Sin que, por supuesto, mediara intención de causar ese destrozo, el diario «ABO

ha propinado un rudo golpe al planteamiento que inspiró la llamada ley de

Defensa de la Democracia. Al publicar el lamentable artículo del señor Tejero,

el colega de la calle de Serrano ha colocado al poder político en el poco

confortable brete de proceder, a través del ministerio fiscal, contra un

rotativo que, evidentemente, apoya la legalidad constitucional desde una valiosa

posición conservadora o sentar un peligroso precedente de impunidad.

La publicación del largo manifiesto exculpatorio del señor Tejero constituye una

clara apología del golpismo, prácticamente equiparable a la inserción en el

diario «Egin» de un hipotético texto de Iturbe Abasólo titulado «Por qué mato

guardias civiles».

Todos sabemos, de hecho, que en el ánimo del legislador que elaboró las medidas

aprobadas hace dos semanas pesaba la idea de evitar que el diario «El Alcázar»

pudiera publicar artículos de idéntica significación y exacto calibre al

difundido por «ABC».

La justificación aducida en el editorial que acompañaba el sábado a la rúbrica

de Tejero es, probablemente, tan sincera como errónea. Alega «ABC» que se trata

de «no amordazar a nadie». La aplicación del principio sería ya discutible si

Tejero fuera simplemente un «golpista potencial» más, agazapado en espera de su

oportunidad; pero resulta suicida cuando todos hemos sido testigos de sus actos.

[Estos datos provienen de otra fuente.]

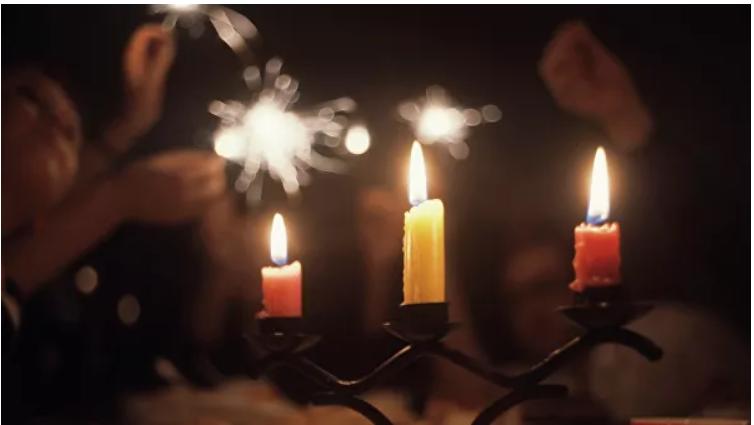 Курский спасатель изобрел безопасную самозатухающую свечу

El liberalismo debe ser, ante todo, una actitud pragmática ante la vida y no

puede reivindicarse cuando la explicitación de una infinitesimal parcela de la

libertad puede hacer saltar por los aires todas las libertades en su conjunto.

Es Tejero quien se ha «amordazado» a sí mismo al cometer un crimen de lesa

patria y situarse al margen de las reglas de juego fijadas por todos en la

Constitución.

La publicación del artículo de Tejero es, cuando menos, un gesto temerario, pues

bien conoce la dirección de «ABC» las proclividades de algunos de sus lectores,

como consecuencia de ciertas reacciones suscitadas por su propia trayectoria

ecuánime y democrática de los últimos años. Avalando con su bien acumulado

prestigio la firma de Tejero, «ABC» ha sentado, además, un peligroso precedente,

al amparo del cual puede florecer todo un aparato propagandístico —con

derivaciones de negocio— dedicado a la exaltación de la figura del estrafalario

teniente coronel.

No es nuestra intención zaherir al «ABC» con el análisis de su error. Todos nos

equivocamos, y otras veces nos ha tocado y nos volverá a tocar a nosotros

entonar el «mea culpa».

De lo que se trata es de ver .si es posible proteger a nuestra democracia de

este tipo de riesgos, sin que ello implique merma alguna de la libertad de

expresión. Para ello sólo existe una respuesta: autocontrol.

Estamos seguros de que «ABC» no habría publicado el artículo de Tejero si los

editores y directores de los principales periódicos hubieran discutido

previamente en torno a una mesa los márgenes de contribución de la prensa a la

estabilidad del sistema en un momento que, como bien subrayó el rotativo

monárquico, es de la suficiente gravedad como para que se publique un escrito

con la inusual rúbrica genérica de «el director de "ABC"».

Se constituya o no el tan traído y llevado Consejo de Prensa, pensamos que la

sociedad española se merece ese inmediato esfuerzo de reflexión colectiva por

parte de los medios de comunicación.